EXTRACTED ENTRIES:

============================================================

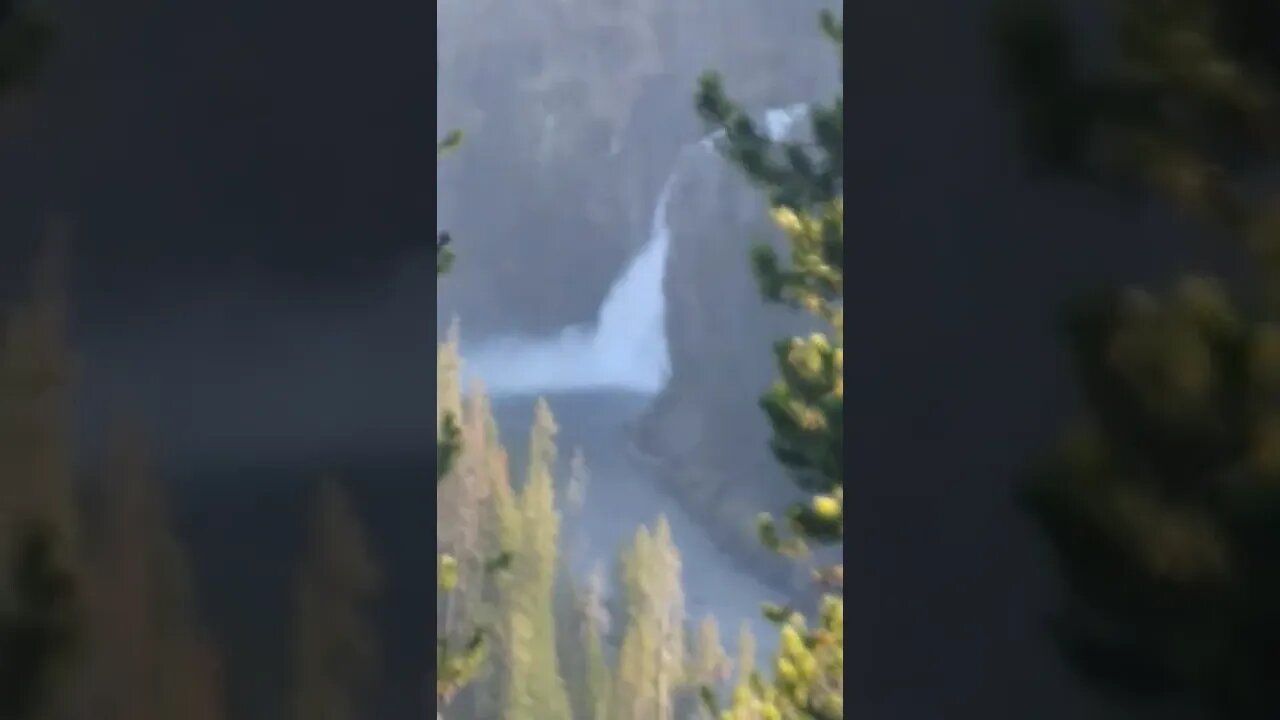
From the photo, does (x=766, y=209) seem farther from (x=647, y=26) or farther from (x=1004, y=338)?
(x=1004, y=338)

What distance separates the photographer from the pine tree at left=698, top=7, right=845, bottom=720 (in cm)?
388

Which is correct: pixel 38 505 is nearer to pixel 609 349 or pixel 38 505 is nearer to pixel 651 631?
pixel 609 349

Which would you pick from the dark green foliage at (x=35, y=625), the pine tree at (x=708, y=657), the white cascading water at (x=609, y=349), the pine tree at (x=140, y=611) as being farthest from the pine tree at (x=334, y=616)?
the pine tree at (x=708, y=657)

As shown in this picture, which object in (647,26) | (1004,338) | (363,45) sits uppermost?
(647,26)

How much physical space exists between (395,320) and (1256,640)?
1523 millimetres

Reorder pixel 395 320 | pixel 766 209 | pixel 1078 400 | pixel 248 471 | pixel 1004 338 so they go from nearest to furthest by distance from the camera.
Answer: pixel 1078 400
pixel 1004 338
pixel 248 471
pixel 395 320
pixel 766 209

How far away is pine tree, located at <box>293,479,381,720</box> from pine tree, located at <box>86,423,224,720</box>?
0.56 feet

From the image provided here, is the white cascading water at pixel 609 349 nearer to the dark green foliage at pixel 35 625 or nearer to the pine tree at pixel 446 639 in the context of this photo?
the pine tree at pixel 446 639

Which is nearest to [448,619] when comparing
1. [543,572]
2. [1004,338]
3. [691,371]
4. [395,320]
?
[543,572]

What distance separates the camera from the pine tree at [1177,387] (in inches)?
51.9

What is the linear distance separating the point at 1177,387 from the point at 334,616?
1517mm

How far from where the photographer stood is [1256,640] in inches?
52.4

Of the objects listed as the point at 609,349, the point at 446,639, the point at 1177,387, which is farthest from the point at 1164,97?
the point at 446,639

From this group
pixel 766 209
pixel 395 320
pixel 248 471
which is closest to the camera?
pixel 248 471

============================================================

Starting at the line containing "What distance separates the camera" and continuing through the last of the rows, copy the lines with "camera" replaced by "viewer" and nothing else changed.

ANSWER TO THIS PROBLEM:
What distance separates the viewer from the pine tree at [1177,387] (in inches)?
51.9

What is the linear distance separating the point at 1177,387 from the point at 334,616?
1517mm

How far from where the photographer stood is [1256,640] in inches?
52.4

Of the objects listed as the point at 609,349, the point at 446,639, the point at 1177,387, which is farthest from the point at 1164,97?
the point at 446,639

From this group
pixel 766 209
pixel 395 320
pixel 248 471
which is closest to the viewer?
pixel 248 471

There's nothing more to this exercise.